I'm enjoying the lecture, but the host is making me nuts, not just interrupting with off-the-point questions, but keeping up a constant nervous laughter and skeptical "yeah-yeah-but" noises that sound like a demurral, in the face of a lot of threatening and unwelcome ideas. I'm not convinced he's listening. He seems to be engaging in the style of conversation we're often warned against, where your entire concentration is focused on getting a chance to break in and move the topic closer to your own preoccupations.

Assistant Village Idiot said...

As his title is "Future Strategist," I think he is used to dealing with weirder stuff and has only a pass-by knowledge of the topic. He does seem to pick it up as he goes, but not entirely.

As to alien invasion, that has been suggested laughingly in Greg's comment section enough that I think people are nervous that they have non better explanation.

I have a better analogy than the one I used and will update the OP

Texan99 said...

There's also time travel or wormholes. But I imagine some clever soul will untangle it eventually. Anyway, sometimes a whole origin population might actually disappear without a trace in a region, especially if our sampling mechanisms are still a little rudimentary. These are fuzzy indicators.

I finished the podcast last night. Great stuff, but the host kept bothering me. The guest kept presenting him with fascinating little paradoxes and expecting him to say, "Wow, that's odd. I wonder . . . ?" But he almost never quite got that reaction. The host also really liked to talk about the cognitive errors that lie in wishful thinking, but the host just wasn't going there. I suppose I'll have to run down the host's books or lectures and listen without the filter.

Tom Bridgeland said...

I believe I have read that isolated languages change more slowly, not more quickly. Thus Appalachian rural folk speak an English more similar to 1700s British than do modern day Brits.

But that's neither here nor there with the Native Americans. 15,000 years is plenty of time for widely diverged languages. PIE split apart 4000+ years ago and English and Hindi are pretty different.

Texan99 said...

I wonder if the mechanism could be that isolated languages change more slowly, but two isolated languages in--say--neighboring valleys still diverge from each other more quickly than the languages of two populations living near each other and in constant contact? In the second case, the change would be faster, but it would happen more in tandem, so they ended up more like each other and less like the ancestral tongue.

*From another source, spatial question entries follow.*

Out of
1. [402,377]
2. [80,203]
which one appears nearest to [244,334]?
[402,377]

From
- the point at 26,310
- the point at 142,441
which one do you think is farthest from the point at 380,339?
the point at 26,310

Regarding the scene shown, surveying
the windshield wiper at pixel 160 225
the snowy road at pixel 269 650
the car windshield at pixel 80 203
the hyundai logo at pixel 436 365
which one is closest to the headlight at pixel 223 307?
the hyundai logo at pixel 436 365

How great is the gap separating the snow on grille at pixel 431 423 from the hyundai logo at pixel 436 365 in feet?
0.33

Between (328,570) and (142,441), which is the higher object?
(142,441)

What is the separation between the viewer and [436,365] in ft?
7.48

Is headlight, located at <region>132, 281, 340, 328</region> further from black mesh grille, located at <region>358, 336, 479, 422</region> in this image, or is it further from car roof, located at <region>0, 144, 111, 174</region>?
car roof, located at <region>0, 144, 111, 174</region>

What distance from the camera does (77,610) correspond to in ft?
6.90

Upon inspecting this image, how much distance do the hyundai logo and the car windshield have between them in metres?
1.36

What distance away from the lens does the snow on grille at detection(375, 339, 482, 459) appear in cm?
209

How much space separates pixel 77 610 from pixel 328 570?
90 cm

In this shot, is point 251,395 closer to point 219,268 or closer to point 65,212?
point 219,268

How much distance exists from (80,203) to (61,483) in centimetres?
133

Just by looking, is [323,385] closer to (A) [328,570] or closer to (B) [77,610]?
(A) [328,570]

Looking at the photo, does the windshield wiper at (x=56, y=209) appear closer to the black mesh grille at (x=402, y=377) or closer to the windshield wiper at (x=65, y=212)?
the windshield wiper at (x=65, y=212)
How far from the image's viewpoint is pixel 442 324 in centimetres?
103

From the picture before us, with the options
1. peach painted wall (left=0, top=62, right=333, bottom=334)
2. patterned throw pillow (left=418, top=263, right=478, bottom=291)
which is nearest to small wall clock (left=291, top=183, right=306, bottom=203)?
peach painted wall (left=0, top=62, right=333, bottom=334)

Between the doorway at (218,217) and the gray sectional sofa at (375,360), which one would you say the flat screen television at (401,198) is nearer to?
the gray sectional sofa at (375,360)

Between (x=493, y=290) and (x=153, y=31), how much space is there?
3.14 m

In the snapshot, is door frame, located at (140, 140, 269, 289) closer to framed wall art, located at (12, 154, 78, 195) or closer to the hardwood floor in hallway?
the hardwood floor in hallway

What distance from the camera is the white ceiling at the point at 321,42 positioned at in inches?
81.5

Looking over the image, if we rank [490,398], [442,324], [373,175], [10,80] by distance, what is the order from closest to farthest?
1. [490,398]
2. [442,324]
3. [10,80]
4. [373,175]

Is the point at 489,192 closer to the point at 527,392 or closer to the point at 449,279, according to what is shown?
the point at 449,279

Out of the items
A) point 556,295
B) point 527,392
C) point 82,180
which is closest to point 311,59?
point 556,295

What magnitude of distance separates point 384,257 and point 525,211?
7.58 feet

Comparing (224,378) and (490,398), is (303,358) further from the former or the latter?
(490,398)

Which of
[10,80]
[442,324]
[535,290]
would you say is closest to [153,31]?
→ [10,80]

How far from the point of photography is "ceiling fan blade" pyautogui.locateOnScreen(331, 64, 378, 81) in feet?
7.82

Assistant Village Idiot said...

Isolated languages change more quickly, because staying in contact with others for trade or religious festival is a natural brake on changes. As to Appalachia, the belief that it is more similar to 17th C English than other forms persists because we just don't notice the Elizabethan forms that are in Standard English but dropped out of the many dialects - we just think of them as "English." The mountain forms jump out at us as odd, but it's not any closer. There are words like "poke" for sack, or "sallet" for salad, but other dialects can boast similar holdovers. I suspect the big one that gets people thinking that it's more preserved is the a- form, as in "He came a-runnin'" or "He'll go a-begging." There is also "young'un."

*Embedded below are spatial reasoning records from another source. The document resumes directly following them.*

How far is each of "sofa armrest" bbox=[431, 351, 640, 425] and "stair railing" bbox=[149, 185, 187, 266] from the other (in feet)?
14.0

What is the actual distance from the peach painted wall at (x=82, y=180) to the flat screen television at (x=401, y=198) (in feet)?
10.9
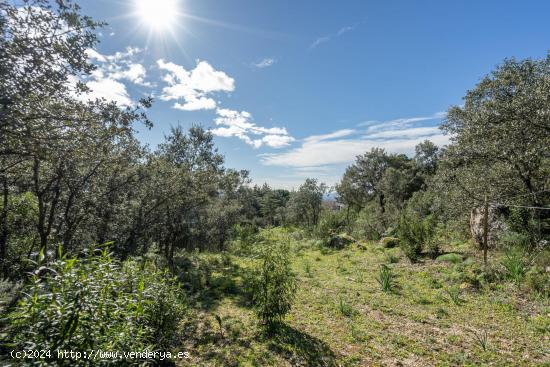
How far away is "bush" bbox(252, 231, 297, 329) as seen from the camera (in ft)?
18.4

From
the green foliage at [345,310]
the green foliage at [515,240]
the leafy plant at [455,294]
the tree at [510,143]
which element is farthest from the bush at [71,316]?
the green foliage at [515,240]

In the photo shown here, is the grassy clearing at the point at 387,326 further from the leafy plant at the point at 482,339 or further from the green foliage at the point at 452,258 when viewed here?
the green foliage at the point at 452,258

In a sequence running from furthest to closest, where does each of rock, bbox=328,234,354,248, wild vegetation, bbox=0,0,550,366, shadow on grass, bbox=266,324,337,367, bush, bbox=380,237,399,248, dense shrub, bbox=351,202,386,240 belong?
dense shrub, bbox=351,202,386,240 < rock, bbox=328,234,354,248 < bush, bbox=380,237,399,248 < shadow on grass, bbox=266,324,337,367 < wild vegetation, bbox=0,0,550,366

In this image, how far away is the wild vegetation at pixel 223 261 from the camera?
2.99 meters

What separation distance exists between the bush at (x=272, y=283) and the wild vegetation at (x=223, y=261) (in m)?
0.03

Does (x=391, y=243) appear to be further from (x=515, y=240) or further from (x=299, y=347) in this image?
(x=299, y=347)

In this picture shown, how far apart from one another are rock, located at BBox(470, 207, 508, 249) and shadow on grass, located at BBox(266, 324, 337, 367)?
28.5ft

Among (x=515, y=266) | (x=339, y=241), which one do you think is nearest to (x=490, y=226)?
(x=515, y=266)

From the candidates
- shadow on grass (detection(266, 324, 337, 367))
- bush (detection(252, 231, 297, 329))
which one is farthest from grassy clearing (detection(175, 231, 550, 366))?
bush (detection(252, 231, 297, 329))

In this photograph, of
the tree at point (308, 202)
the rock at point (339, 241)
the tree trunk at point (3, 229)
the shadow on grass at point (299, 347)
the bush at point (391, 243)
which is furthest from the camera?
the tree at point (308, 202)

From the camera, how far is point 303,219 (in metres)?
31.3

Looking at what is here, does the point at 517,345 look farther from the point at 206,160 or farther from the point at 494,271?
the point at 206,160

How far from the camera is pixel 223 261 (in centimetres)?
1366

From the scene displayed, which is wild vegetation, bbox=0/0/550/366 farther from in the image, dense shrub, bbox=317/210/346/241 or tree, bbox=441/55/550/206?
dense shrub, bbox=317/210/346/241
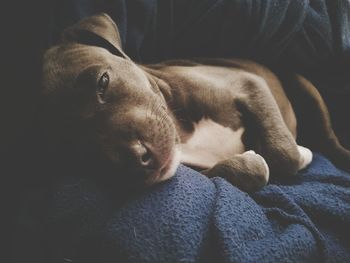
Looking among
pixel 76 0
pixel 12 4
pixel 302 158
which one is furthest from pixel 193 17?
pixel 12 4

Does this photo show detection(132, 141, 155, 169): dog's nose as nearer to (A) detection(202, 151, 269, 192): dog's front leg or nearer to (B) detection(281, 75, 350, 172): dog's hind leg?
(A) detection(202, 151, 269, 192): dog's front leg

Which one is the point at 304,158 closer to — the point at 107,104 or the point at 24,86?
the point at 107,104

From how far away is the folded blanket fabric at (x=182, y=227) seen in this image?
1197 mm

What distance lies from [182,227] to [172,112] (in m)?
0.90

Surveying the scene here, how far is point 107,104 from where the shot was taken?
1641mm

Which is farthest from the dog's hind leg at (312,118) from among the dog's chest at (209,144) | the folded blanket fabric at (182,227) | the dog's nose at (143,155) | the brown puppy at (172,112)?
the dog's nose at (143,155)

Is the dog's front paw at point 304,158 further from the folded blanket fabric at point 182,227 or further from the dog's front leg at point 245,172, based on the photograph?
the folded blanket fabric at point 182,227

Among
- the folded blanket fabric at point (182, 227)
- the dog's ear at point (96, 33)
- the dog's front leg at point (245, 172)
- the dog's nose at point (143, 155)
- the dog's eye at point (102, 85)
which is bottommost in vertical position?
the dog's front leg at point (245, 172)

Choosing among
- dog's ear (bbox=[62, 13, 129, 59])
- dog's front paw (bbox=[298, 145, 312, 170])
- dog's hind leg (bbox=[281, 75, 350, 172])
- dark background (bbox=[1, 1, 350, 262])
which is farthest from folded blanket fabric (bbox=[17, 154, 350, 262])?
dog's hind leg (bbox=[281, 75, 350, 172])

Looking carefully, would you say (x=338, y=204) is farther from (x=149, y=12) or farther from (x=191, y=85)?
(x=149, y=12)

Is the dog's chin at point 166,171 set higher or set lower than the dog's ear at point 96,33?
lower

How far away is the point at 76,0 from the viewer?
1.94 metres

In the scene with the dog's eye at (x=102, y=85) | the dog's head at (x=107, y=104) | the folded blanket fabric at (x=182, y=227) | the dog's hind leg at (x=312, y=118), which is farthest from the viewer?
the dog's hind leg at (x=312, y=118)

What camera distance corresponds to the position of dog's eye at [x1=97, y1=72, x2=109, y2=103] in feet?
5.41
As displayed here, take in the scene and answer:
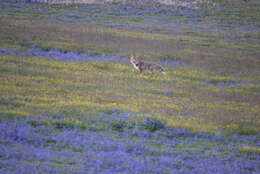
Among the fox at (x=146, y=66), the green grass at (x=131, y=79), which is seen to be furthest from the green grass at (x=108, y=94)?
the fox at (x=146, y=66)

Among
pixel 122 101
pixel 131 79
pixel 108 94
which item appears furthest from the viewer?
pixel 131 79

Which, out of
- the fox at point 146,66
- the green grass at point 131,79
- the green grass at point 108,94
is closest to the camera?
the green grass at point 108,94

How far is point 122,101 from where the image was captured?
18688mm

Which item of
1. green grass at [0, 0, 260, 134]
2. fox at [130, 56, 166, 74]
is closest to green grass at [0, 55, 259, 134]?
green grass at [0, 0, 260, 134]

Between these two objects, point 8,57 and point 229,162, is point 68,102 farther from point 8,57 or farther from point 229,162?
point 8,57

The Scots-Irish or Ulster Scots were a large part of the Appalachia founding, and the English Borderers from Yorkshire were the rest. It is less well known that they also were the primary settlers of the Merrimack Valley in Massachusetts and New Hampshire, and much of Maine.

Tom Bridgeland said...

Okay, I may be confusing 'change' with 'diverge'. As in, isolated languages diverge more quickly, but languages in contact with other related languages change more quickly, while diverging less. Not sure if either is true, but it makes sense to me.

Assistant Village Idiot said...

Yes, they diverge. Exactly. The Caucusus has wildly divergent languages.